Stenoglene bipartita

Scientific classification
- Kingdom: Animalia
- Phylum: Arthropoda
- Clade: Pancrustacea
- Class: Insecta
- Order: Lepidoptera
- Family: Eupterotidae
- Genus: Stenoglene
- Species: S. bipartita
- Binomial name: Stenoglene bipartita (Rothschild, 1917)
- Synonyms: Camarunia bipartita Rothschild, 1917;

= Stenoglene bipartita =

- Authority: (Rothschild, 1917)
- Synonyms: Camarunia bipartita Rothschild, 1917

Species of moth

Stenoglene bipartita is a moth in the family Eupterotidae. It was described by Rothschild in 1917. It is found in Democratic Republic of Congo (Orientale), Niger and Nigeria.

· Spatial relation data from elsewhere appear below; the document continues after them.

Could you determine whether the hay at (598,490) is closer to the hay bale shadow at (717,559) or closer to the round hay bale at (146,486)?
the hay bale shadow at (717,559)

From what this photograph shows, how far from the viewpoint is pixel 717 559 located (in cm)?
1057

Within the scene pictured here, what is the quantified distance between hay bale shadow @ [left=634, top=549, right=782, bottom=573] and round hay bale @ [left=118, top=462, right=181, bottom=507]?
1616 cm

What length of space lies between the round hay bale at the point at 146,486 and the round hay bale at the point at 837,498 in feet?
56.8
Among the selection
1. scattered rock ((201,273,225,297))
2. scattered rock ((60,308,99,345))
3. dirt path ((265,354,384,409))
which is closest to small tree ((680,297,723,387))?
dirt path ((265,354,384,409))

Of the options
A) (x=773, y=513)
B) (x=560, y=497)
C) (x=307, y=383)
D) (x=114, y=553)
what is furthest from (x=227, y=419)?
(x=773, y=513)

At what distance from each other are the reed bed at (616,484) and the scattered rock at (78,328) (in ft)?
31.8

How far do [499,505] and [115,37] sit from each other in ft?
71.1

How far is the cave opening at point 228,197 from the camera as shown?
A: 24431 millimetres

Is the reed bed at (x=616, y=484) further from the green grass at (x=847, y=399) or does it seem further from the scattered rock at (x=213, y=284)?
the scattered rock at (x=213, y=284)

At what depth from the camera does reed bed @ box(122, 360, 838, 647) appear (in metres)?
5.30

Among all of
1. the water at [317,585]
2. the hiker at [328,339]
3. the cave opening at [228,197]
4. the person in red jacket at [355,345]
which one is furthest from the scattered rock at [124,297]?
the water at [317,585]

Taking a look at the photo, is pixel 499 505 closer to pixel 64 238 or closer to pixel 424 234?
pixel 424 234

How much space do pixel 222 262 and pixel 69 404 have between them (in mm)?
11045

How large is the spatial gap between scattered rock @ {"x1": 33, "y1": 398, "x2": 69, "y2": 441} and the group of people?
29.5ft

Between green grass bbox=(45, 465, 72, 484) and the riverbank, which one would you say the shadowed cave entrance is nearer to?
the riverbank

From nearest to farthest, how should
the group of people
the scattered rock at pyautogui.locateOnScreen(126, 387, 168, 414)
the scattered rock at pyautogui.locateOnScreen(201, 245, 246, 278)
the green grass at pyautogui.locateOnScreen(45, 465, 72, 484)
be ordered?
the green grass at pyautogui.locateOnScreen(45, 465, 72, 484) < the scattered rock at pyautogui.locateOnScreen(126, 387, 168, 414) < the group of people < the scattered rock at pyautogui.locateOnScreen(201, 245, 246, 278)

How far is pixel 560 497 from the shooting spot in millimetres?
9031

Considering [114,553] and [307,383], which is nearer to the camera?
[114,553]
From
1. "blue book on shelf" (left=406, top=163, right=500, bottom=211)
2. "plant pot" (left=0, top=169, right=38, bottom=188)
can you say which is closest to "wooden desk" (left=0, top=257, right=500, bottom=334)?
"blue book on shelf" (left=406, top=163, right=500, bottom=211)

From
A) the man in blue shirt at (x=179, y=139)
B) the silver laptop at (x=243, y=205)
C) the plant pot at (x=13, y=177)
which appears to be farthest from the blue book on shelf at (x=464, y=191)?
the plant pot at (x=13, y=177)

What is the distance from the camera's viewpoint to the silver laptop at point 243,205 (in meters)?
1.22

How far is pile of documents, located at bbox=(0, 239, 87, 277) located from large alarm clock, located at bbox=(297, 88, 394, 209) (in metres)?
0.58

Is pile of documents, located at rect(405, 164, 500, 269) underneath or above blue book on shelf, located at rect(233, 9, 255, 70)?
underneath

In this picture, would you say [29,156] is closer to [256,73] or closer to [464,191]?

The wingspan is about 55 mm. The costal portion of the forewings is olive-chocolate with a shadowy darker stigmatic patch and the dividing line dirty pink. The tornal portion is yellowish grey, washed with olive-brown and with four transverse lines of varying length, the two middle ones crenulate. The hindwings are yellow-grey with two dark-grey transverse bands and there is a wedge-shaped area running almost to the base between the abdominal area and the costal three-fifths of the wing is dirty orange.